*Source document*
** BEGIN **
I recently had a conversation with a young American who wanted to understand my seemingly sudden fascination with the subject of the Jewish people’s mission among the nations. Since our discussion more or less encompassed the next installment of what I had intended to write I will present it as it took place.

I’m not convinced that you are aware of the fact that you are a giant. Indeed it’s true. As a Jew you are a being of mythical proportions and you have the absolute right to take profound pride in the fact that you are Jewish. Each and every one of us performs a tremendous service for all of humanity. By virtue of the mere fact that you live as a Jew who observes the Torah and its mitzvos you are constantly carrying out the mission of which we spoke previously when we described the sense of mission that must beat in the heart of every Jew wherever he is.

You look at the Gentile world and the history of our nation within that world throughout the generations through the lens of the fear suffering and affliction that have been our lot among the nations. In your eyes it is all one long — too long — period of darkness marked by an unending yearning for redemption so that we can be finished with the suffering once and for all. That is certainly a legitimate feeling and in fact you are correct. But only in part.
** END **
*What you need to do*
**a.** In the passage on the Jewish people's mission, which three things make up the lens through which the Gentile world and the nation's history in it are viewed?
**b.** According to the passage on the Jewish people's mission, what did the young American want to understand?
The records that follow the text come from a separate source.

*Given entries*
** BEGIN **
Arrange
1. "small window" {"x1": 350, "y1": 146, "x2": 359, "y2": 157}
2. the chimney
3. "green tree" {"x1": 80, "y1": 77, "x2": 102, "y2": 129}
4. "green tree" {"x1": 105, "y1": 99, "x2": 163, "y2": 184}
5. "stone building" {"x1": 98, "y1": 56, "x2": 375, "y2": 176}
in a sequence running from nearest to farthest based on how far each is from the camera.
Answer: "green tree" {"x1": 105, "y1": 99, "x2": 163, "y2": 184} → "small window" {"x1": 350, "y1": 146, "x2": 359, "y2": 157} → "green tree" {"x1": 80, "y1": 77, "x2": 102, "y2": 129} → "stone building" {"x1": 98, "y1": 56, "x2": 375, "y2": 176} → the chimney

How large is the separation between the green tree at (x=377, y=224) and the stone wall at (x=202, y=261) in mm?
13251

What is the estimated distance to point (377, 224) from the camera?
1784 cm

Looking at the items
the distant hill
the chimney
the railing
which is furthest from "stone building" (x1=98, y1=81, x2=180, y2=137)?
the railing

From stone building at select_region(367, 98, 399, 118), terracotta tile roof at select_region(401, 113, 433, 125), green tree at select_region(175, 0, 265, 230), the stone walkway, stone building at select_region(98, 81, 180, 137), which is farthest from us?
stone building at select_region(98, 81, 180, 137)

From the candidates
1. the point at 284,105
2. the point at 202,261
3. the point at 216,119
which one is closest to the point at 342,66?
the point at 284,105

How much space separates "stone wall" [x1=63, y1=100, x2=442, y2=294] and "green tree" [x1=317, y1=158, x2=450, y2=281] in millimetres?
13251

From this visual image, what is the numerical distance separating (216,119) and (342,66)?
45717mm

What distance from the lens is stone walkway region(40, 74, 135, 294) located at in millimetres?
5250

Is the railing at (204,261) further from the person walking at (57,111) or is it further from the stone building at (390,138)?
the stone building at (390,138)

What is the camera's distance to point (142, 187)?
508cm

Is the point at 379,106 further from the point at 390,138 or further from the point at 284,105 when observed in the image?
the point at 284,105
** END **
*Task-by-task solutions*
**a.** Fear, suffering, and affliction.

**b.** The writer's seemingly sudden fascination with the subject of the Jewish people's mission among the nations.